THROUGHOUT the past year, Thatcher has been pushing the Parliamentary advantage the British victory gave her with her usual political acuity. Making an unannounced trip to the Falklands in early January, she reaffirmed her image as a leader and a liberator in the eyes of the islanders and the British population who supported her position during the war: she then returned home to have her conduct further justified by the report of the Franl's Commission on the Falklands Crisis. The Commission exonerated her Government and her Foreign Minister Lord Carrington and essentially avoided pointing the finger at anyone other than Leopoldo Galtieri. Britain's economic problems still dog the Prime Minister's heels, but she retains a 10-percent edge in recent polls over both the Labour Party and the Social Democrats, and the glory she gained during the war shows no real signs of diminution.
On the windswept pastures of the Falkland Islands themselves. British troops are searching for and defusing the approximately 12,000 land mines that the Argentinians indiscriminately scattered along the expected path of the British attack. Large numbers of the mines will never be found, remaining as silent and deadly reminders of the irrevocable change that the war has brought to the islands. There are 4300 soldiers garrisoned on what has come to be known as "Fortress Falklands," and the troops, the Harrier jets, and Rapier anti-aircraft missiles are eloquent witness to the British determination to hold on to what they won at such terrible cost.

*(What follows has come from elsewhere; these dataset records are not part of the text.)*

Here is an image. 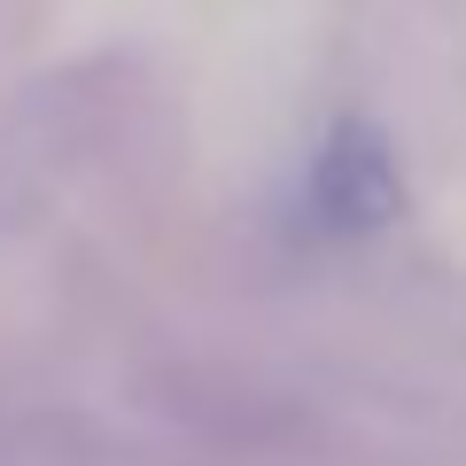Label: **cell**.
<instances>
[{
    "mask_svg": "<svg viewBox=\"0 0 466 466\" xmlns=\"http://www.w3.org/2000/svg\"><path fill=\"white\" fill-rule=\"evenodd\" d=\"M404 210V179L389 164L381 133L366 125H334V140L311 156V179H303V218L319 233H373Z\"/></svg>",
    "mask_w": 466,
    "mask_h": 466,
    "instance_id": "obj_1",
    "label": "cell"
}]
</instances>
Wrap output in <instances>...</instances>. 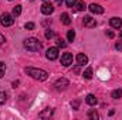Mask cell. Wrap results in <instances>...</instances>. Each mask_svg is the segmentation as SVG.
<instances>
[{
    "instance_id": "44dd1931",
    "label": "cell",
    "mask_w": 122,
    "mask_h": 120,
    "mask_svg": "<svg viewBox=\"0 0 122 120\" xmlns=\"http://www.w3.org/2000/svg\"><path fill=\"white\" fill-rule=\"evenodd\" d=\"M88 117H90V119H92V120H97V119H99V115H98L95 110H91V112L88 113Z\"/></svg>"
},
{
    "instance_id": "d6a6232c",
    "label": "cell",
    "mask_w": 122,
    "mask_h": 120,
    "mask_svg": "<svg viewBox=\"0 0 122 120\" xmlns=\"http://www.w3.org/2000/svg\"><path fill=\"white\" fill-rule=\"evenodd\" d=\"M43 1H47V0H43Z\"/></svg>"
},
{
    "instance_id": "8992f818",
    "label": "cell",
    "mask_w": 122,
    "mask_h": 120,
    "mask_svg": "<svg viewBox=\"0 0 122 120\" xmlns=\"http://www.w3.org/2000/svg\"><path fill=\"white\" fill-rule=\"evenodd\" d=\"M70 85V82H68V79H65V78H61L58 79L56 83H54V86H56V90H64L67 89V86Z\"/></svg>"
},
{
    "instance_id": "9a60e30c",
    "label": "cell",
    "mask_w": 122,
    "mask_h": 120,
    "mask_svg": "<svg viewBox=\"0 0 122 120\" xmlns=\"http://www.w3.org/2000/svg\"><path fill=\"white\" fill-rule=\"evenodd\" d=\"M60 18H61V23H62V24H65V26H70V24H71V18H70V16H68L67 13H62Z\"/></svg>"
},
{
    "instance_id": "f546056e",
    "label": "cell",
    "mask_w": 122,
    "mask_h": 120,
    "mask_svg": "<svg viewBox=\"0 0 122 120\" xmlns=\"http://www.w3.org/2000/svg\"><path fill=\"white\" fill-rule=\"evenodd\" d=\"M107 35H108L109 38H114V32H112L111 30H107Z\"/></svg>"
},
{
    "instance_id": "7c38bea8",
    "label": "cell",
    "mask_w": 122,
    "mask_h": 120,
    "mask_svg": "<svg viewBox=\"0 0 122 120\" xmlns=\"http://www.w3.org/2000/svg\"><path fill=\"white\" fill-rule=\"evenodd\" d=\"M85 102H87L90 106H95V105L98 103V99H97L94 95H91V93H90V95H87V97H85Z\"/></svg>"
},
{
    "instance_id": "1f68e13d",
    "label": "cell",
    "mask_w": 122,
    "mask_h": 120,
    "mask_svg": "<svg viewBox=\"0 0 122 120\" xmlns=\"http://www.w3.org/2000/svg\"><path fill=\"white\" fill-rule=\"evenodd\" d=\"M121 38H122V31H121Z\"/></svg>"
},
{
    "instance_id": "836d02e7",
    "label": "cell",
    "mask_w": 122,
    "mask_h": 120,
    "mask_svg": "<svg viewBox=\"0 0 122 120\" xmlns=\"http://www.w3.org/2000/svg\"><path fill=\"white\" fill-rule=\"evenodd\" d=\"M10 1H11V0H10Z\"/></svg>"
},
{
    "instance_id": "d6986e66",
    "label": "cell",
    "mask_w": 122,
    "mask_h": 120,
    "mask_svg": "<svg viewBox=\"0 0 122 120\" xmlns=\"http://www.w3.org/2000/svg\"><path fill=\"white\" fill-rule=\"evenodd\" d=\"M82 75H84V78H85V79H91V78H92V69H91V68L85 69Z\"/></svg>"
},
{
    "instance_id": "4fadbf2b",
    "label": "cell",
    "mask_w": 122,
    "mask_h": 120,
    "mask_svg": "<svg viewBox=\"0 0 122 120\" xmlns=\"http://www.w3.org/2000/svg\"><path fill=\"white\" fill-rule=\"evenodd\" d=\"M53 112H54V110H53L51 107H47L46 110H43V112L38 115V117H40V119H46V117H50V116L53 115Z\"/></svg>"
},
{
    "instance_id": "30bf717a",
    "label": "cell",
    "mask_w": 122,
    "mask_h": 120,
    "mask_svg": "<svg viewBox=\"0 0 122 120\" xmlns=\"http://www.w3.org/2000/svg\"><path fill=\"white\" fill-rule=\"evenodd\" d=\"M109 24H111L112 28H121L122 27V20L118 18V17H112L111 21H109Z\"/></svg>"
},
{
    "instance_id": "4316f807",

There will be no negotiations over the Falklands in the near future--for the British, that would be a travesty of the lives lost in conquest--but England will eventually relinquish the islands as surely as it now controls them. The conviction that the Falklands are Argentinian is not just the province of a fascist dictatorship, but the heartfelt belief of all of Argentina's citizens and the concern of past and future democratic governments. When the economic burden of holding the islands becomes too great for the British, the process of negotiation that should have been taking place a year ago will finally resume. In the interim, Argentina stumbles back toward the democratic process, Margaret Thatcher rises above the opposition on the backs of British soldiers. Ronald Reagan pursues the option of war by proxy in Central America, and the Falklands remain a sad testament to intransigence, ambition, and stupidity.